This spec considers our options for setting up logical volume management in the installer by default.

Rationale

Partitioning has historically been a headache on default Linux installations. It would help if we could perform Logical Volume Manager (LVM) installations out of the box.

Scope and Use Cases

  • A user adds a hard disk to her computer, and wants to make use of the extra space without having to juggle mount points.
  • Having created separate / and /home partitions, a user finds that he is running out of space in /home, and wants to reallocate more space from /.

Implementation Plan

Today, the standard implementations of logical volume management on Linux revolve around the device-mapper. The most widely used front-ends are LVM2 and EVMS. The back-end storage is compatible between the two, so we are free to make use of the simplest command-line interface available, which currently seems to be LVM2.

There are a number of factors to take into consideration when deploying LVM2 on new systems by default:

  • GRUB does not support /boot on LVM

  • We need to verify that our initrd-tools package supports installing with / on LVM

  • Resizing tools for LVM2 still need investigation (no e2fsadm)

We will investigate these, and apply fixes as required. It will probably be safest to create a separate /boot partition outside LVM; 128MB has been suggested as a sensible default size.

There is already an installer component (partman-auto-lvm) that can automatically create partitions on LVM. This will need testing and bug-fixing (it has not been widely used anywhere yet) and will need work to allow creating a mix of LVM and non-LVM partitions. This should happen early in the Breezy development cycle. We will make LVM partitioning options available (not as the default) early in development, and will then consider whether it can be a safe default. If we encounter problems that primarily affect desktop users, we have the option of considering LVM partitioning as the default only for server installations.

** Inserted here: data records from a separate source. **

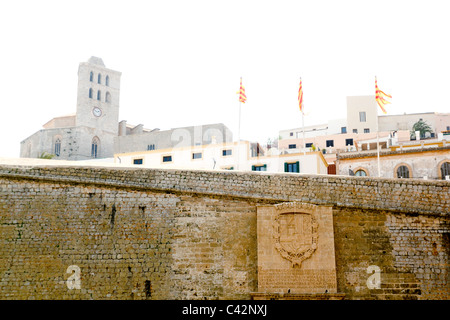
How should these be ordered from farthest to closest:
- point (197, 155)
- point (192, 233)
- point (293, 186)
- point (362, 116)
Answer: point (362, 116) → point (197, 155) → point (293, 186) → point (192, 233)

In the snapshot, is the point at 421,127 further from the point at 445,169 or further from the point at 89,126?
the point at 89,126

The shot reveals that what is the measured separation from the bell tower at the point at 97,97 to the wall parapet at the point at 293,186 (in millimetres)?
44248

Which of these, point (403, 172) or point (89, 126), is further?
point (89, 126)

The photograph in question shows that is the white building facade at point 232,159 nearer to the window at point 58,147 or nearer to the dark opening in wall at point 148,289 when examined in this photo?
the dark opening in wall at point 148,289

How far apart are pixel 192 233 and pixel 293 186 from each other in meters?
2.89

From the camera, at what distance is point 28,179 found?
49.1ft

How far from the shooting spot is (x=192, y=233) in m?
13.9

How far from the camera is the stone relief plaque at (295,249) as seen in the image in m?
13.3

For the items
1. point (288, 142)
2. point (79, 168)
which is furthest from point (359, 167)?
point (79, 168)

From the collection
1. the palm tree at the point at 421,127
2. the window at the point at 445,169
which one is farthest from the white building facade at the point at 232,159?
the palm tree at the point at 421,127

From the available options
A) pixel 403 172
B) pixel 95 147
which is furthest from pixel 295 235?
pixel 95 147

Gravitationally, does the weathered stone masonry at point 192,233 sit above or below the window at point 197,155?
below

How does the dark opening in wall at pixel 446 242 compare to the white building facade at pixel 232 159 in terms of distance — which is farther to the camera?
the white building facade at pixel 232 159

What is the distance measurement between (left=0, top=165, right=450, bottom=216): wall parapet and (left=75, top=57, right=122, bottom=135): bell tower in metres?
44.2
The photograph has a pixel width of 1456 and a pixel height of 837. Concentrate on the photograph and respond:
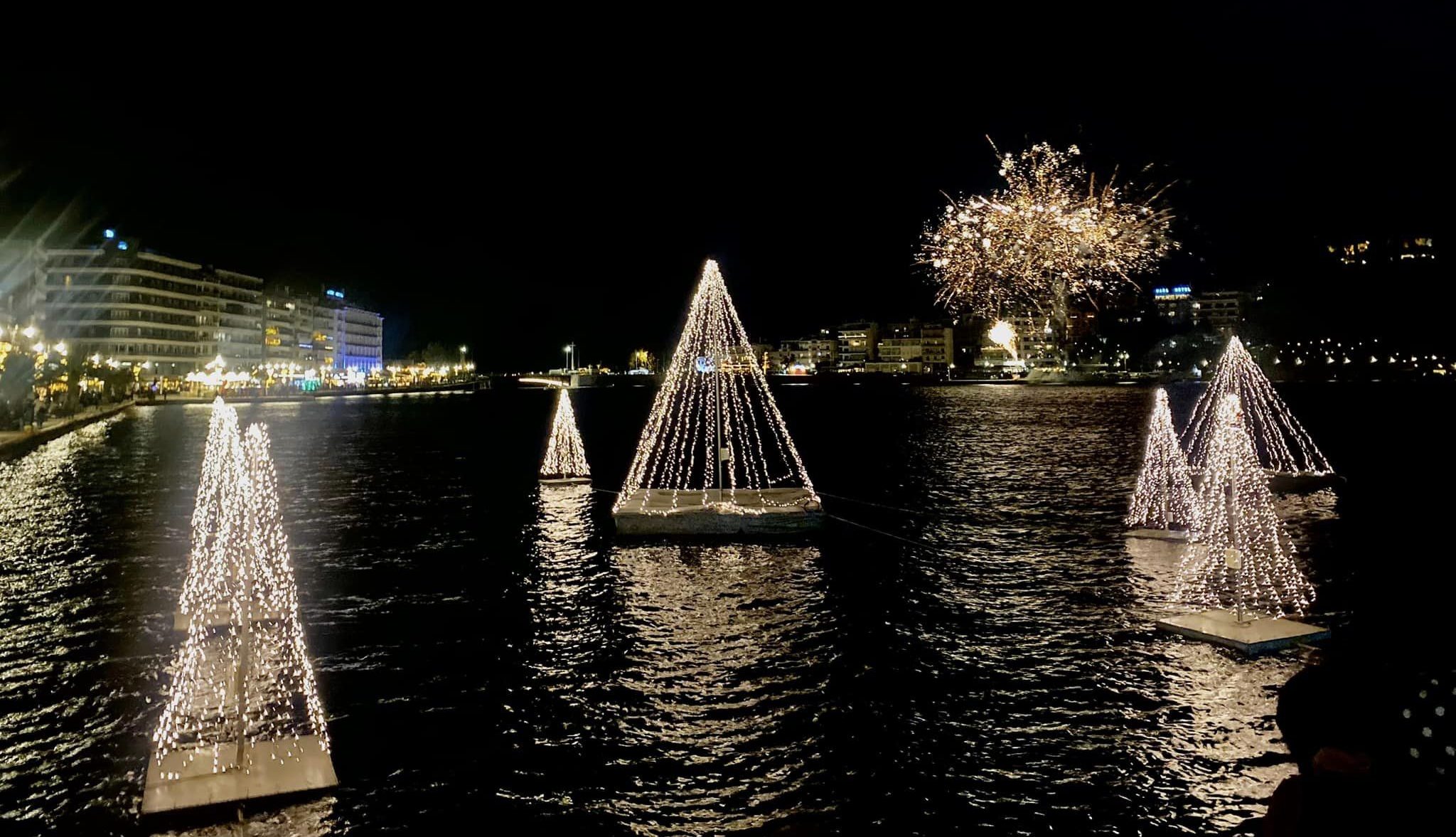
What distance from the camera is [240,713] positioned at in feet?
29.2

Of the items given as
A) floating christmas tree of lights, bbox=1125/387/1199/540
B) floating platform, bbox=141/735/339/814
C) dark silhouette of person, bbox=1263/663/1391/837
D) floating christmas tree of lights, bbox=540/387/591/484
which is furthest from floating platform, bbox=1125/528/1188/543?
floating christmas tree of lights, bbox=540/387/591/484

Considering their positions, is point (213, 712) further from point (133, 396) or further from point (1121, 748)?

On powerpc, parted does not yet support LVM, although work is in progress on this; thus, for the time being, we may need to make this change only for i386 and amd64. Like GRUB, yaboot does not support /boot on LVM.

Data Preservation and Migration

We will not attempt to migrate existing systems to LVM; this is a very hard problem, and would probably be unwise.

Packages Affected

User Interface Requirements

Standard command line user interfaces for modifying and resizing logical volumes exist. Of the available graphical user interfaces, the leader appears to be evmsgui, but it is extremely complex and cryptic. We should investigate other options, and if no adequate solutions are available we should consider developing our own.

Red Hat has system-config-lvm, but its UI needs work and it is lacking in functionality.